The TGP suffered difficult times as well: some of their members ended up in jail in 1940 when, urged by Siqueiros, they took part in a plot to assassinate Trotsky; their credibility suffered at the end of the Second World War, when Siqueiros returned to México and rejoined the TGP, and they supported Miguel Alemán’s candidacy for the presidency. Their support of Lázaro Cárdenas made sense, but Alemán had no revolutionary instincts. There were also disagreements with respect to the distribution of the income from their work: should artists keep their revenues, or turn them over to the Communist Party? It was not only the TGP’s support of Miguel Alemán and its affiliation with Siqueiros that cast a shadow over the TGP. If their goal was to be “revolutionary,” their link to the PRI was a colossal ball and chain.

In 1954, the year I was born, the TGP was twenty years old and held in high esteem. During the Mexico City Book Fair in 1956, thousands of people visited the TGP’s stand, where an impressive 30,000 prints were sold. Everybody knew their work. The TGP was part of the national landscape, just like the two volcanoes that overlooked the valley of my childhood (the Popocatépetl and Ixtlaccíhuatl, now obscured by smog), just like the cathedral in downtown Mexico City, and just like the PRI and the Muralists. The dinosaur was awaiting me when I first opened my eyes.

In the very early seventies, when I became a young poet, how could I have appreciated the value of the TGP? They were dinosaurs! I wanted to distance myself from them as much as possible. To my generation they were no different from the hideous PRI.

Figure 5. Cartoon by Gonzalo Rocha. “Don’t tell me you want to return to those days without democracy, the PRI’s?”

It has taken me a long time to appreciate the value of their work and understand it in its proper context. At that time, the PRI was our “natural” enemy; we did not see in it any of the qualities it in fact had. And as an artist myself, and as a writer, I had other reasons to dislike the TGP. For the TGP art had to be propaganda, had to provide the answers emphatically–instead of asking questions and raising doubts. Their approach completely failed to arouse my sympathy. Also, their methods didn’t seem to work.To my teenage ears, it was like the TGP were singing Nancy Sinatra’s song “These Boots Are Made for Walking.” Their art was supposed to be a tool to help society walk toward a fairer future, but they were tethered to the Party–the perpetrators of the Tlatelolco murders, the architects of the disastrous Mexican government. (We only suspected then what has recently been officially acknowledged in the National Security Archive’s 2006 report: from 1964 through 1982, hundreds were murdered or “disappeared,” thousands more were tortured, illegally detained, or subjected to government harassment.)

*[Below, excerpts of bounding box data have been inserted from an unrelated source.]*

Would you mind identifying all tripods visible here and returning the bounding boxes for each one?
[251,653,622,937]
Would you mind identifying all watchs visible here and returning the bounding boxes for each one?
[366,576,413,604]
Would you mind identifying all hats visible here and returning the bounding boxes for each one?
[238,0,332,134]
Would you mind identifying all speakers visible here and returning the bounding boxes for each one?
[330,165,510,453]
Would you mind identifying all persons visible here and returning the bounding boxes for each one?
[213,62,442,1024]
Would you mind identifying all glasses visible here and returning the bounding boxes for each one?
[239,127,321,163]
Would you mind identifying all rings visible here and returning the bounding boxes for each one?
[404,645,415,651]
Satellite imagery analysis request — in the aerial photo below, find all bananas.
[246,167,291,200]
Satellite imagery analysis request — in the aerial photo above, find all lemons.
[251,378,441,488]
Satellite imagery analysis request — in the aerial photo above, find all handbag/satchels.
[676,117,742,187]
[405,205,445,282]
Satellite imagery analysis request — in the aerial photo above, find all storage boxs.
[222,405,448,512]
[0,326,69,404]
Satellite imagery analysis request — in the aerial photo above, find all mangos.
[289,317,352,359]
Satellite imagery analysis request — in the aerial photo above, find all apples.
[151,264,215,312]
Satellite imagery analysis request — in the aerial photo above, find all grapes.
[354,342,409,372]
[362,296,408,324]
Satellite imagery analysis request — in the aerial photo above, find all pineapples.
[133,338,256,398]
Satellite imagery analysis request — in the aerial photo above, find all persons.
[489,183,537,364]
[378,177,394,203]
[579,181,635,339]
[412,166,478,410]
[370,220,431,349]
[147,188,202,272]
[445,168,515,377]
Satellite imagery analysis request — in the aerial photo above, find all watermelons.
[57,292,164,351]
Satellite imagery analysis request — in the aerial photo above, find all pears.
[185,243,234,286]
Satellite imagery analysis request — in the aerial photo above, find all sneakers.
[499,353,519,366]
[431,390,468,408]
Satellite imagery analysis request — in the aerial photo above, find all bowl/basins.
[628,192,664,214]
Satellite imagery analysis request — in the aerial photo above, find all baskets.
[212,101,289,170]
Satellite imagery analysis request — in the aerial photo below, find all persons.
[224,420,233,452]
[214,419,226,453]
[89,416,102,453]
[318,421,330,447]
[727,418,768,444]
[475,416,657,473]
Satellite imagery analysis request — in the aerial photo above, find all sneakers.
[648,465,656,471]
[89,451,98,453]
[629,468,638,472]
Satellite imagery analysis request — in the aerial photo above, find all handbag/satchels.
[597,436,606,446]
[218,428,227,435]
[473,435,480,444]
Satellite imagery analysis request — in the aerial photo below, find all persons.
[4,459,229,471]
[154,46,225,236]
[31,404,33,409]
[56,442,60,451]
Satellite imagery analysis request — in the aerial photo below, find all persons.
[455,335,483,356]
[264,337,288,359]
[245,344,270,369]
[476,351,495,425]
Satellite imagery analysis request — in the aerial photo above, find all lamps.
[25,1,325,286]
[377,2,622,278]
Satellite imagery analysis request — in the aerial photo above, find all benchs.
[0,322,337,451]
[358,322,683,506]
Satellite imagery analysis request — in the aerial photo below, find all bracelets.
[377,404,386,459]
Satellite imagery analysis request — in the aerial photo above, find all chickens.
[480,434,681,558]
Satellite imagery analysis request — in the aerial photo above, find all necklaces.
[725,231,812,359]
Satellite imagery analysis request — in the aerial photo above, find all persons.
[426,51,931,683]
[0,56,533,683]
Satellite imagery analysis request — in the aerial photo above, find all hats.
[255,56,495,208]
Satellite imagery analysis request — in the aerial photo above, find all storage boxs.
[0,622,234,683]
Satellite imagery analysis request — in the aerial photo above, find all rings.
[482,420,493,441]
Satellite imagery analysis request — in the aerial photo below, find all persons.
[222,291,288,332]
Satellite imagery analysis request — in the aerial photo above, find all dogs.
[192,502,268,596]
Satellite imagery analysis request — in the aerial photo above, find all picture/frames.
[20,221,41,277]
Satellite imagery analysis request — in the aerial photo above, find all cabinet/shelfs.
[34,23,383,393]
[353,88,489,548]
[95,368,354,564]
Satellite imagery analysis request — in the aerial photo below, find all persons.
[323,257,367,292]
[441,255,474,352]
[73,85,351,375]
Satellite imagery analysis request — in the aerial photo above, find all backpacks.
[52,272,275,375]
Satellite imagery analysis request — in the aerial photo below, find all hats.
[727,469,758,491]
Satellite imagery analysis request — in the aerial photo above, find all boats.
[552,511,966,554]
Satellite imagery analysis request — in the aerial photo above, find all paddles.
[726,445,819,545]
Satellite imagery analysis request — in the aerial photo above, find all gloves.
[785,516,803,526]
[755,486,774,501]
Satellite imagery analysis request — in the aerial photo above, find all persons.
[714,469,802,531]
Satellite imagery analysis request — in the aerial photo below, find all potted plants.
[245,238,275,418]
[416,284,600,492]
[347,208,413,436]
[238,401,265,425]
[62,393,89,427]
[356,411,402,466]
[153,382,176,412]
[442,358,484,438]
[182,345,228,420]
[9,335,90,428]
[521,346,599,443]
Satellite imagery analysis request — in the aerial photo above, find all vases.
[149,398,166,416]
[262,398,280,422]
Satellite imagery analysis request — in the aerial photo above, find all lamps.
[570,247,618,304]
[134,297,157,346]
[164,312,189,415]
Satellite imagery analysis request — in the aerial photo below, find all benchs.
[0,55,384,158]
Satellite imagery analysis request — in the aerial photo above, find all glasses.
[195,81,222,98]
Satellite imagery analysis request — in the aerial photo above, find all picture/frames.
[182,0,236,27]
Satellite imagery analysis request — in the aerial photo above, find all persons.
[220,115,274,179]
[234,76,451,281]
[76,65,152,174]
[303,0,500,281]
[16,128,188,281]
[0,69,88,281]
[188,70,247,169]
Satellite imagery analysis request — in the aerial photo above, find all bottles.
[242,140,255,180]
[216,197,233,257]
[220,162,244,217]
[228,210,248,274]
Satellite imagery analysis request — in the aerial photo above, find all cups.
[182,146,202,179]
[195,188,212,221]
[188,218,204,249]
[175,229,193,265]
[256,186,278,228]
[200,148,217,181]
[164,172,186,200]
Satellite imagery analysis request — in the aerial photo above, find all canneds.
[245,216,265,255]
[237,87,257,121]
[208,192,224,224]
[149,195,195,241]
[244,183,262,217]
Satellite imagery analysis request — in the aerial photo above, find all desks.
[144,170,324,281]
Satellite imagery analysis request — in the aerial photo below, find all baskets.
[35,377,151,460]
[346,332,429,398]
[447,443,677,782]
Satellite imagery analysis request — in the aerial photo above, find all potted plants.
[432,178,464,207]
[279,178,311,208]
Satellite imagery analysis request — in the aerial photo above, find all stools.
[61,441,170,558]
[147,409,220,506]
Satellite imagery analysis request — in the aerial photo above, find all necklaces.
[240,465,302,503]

The TGP’s boots were uncomfortable, even painful, for all their boasting that they were made for walking. Their work may have been beautiful. But to my eyes their appeal was part of the problem. I preferred to wear huaraches, not because they were sloppy or nationalistic–I didn’t think they were–but because they were in their own way elegant and subversive of the status quo ruled by the “Revolutionary” Party. And they were also cosmopolitan: young people were donning them worldwide. We all wore huaraches with neolite soles–the medium which, by this time, the TGP preferred, since linoleum had become expensive and inaccessible at the end of the sixties. They were now practicing, as one of their friends put it, “suelografía” (sole-cut) . . . But still their boots were made for walking.

In addition to the TGP’s practice of “useful” art, and their link to the PRI, there was another notable aspect to their work. The artist and architect Juan O’Gorman wrote that in the sixties their work gave off a strong impression of sadness. Méndez agreed and added: “People need beautiful things just as much as they need warnings against evil, which are unpleasant albeit important. We must provide both, especially uplifting and inspiring work, which is necessary at all times in all places. Though it is in fact excellent work, it gives the impression that México is a country which radiates sadness.” And inside the TGP, things were not really working. According to one of their members, Márquez Rodiles, there was “fatigue, disillusion, anxiety, hurriedness, sectarianism, intolerance, opportunism, and fear”–these were the words of an insider!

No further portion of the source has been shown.